Artist Kamau Ware in conversation with Jennifer Jones
Please register here for this in-person event at the James Gallery.
How do we build an inclusive archive? What are some archival practices and tools for affecting repair, especially from the point of view of place? Join the conversation with artists Kamau Ware and Jennifer Jones, as they consider archival research methodologies, how they manifest in art practice, and how these expanded histories may be used to create futures.
Kamau Ware develops narratives about African Diasporic history through photography, films, exhibitions, and social practice. The Black Gotham Experience (BGX), an organization he founded in 2010, utilizes art and walking tours to illustrate the impact of the African Diaspora in New York City. The Black Gotham Experience has been in residence in the Seaport District of Lower Manhattan since 2017, serving as a gallery, event space, and visitor’s center for walks.

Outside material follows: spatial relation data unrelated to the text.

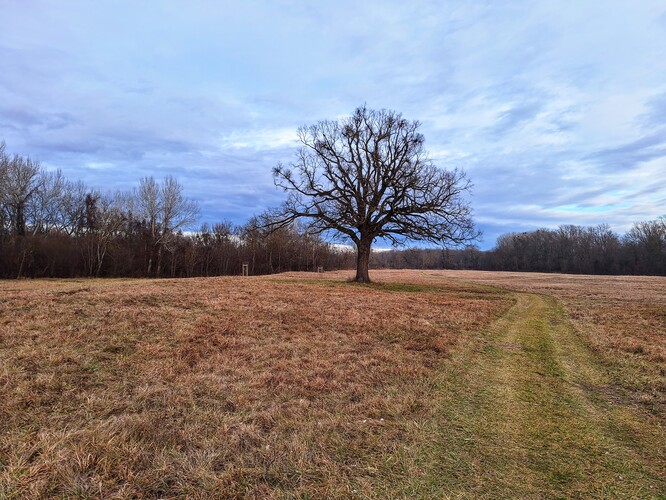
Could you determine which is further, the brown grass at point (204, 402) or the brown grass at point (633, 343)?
the brown grass at point (633, 343)

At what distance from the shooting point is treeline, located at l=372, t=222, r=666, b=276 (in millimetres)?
84625

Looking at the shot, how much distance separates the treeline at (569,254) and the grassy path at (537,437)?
59011mm

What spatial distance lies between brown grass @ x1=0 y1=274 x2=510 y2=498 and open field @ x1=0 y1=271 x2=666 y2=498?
3 cm

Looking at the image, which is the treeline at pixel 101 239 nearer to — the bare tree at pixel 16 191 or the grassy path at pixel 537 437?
the bare tree at pixel 16 191

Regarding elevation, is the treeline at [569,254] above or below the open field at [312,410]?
above

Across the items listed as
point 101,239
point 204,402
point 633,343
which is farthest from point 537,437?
point 101,239

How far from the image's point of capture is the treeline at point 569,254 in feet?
278

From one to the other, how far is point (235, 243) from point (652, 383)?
65.9 metres

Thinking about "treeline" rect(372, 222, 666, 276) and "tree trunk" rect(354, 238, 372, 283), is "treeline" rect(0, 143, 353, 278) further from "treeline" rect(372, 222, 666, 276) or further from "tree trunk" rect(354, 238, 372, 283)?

This program is part of Jennifer Jones' research project as James Gallery Mellon Fellow and Social Practice CUNY actionist. Her auto-ethnographic research is inspired by turn-of-the-century family photographs, set in one of the first free Black settlements in NYC and one of the oldest continuously occupied settlements in the country. She is currently researching methods to highlight or unearth histories that are left out of traditional archives.
Thanks to Andrew W. Mellon Foundation for support of the James Gallery Exhibitions Fellowship, the Ph.D. Program in Art History, and SPCUNY.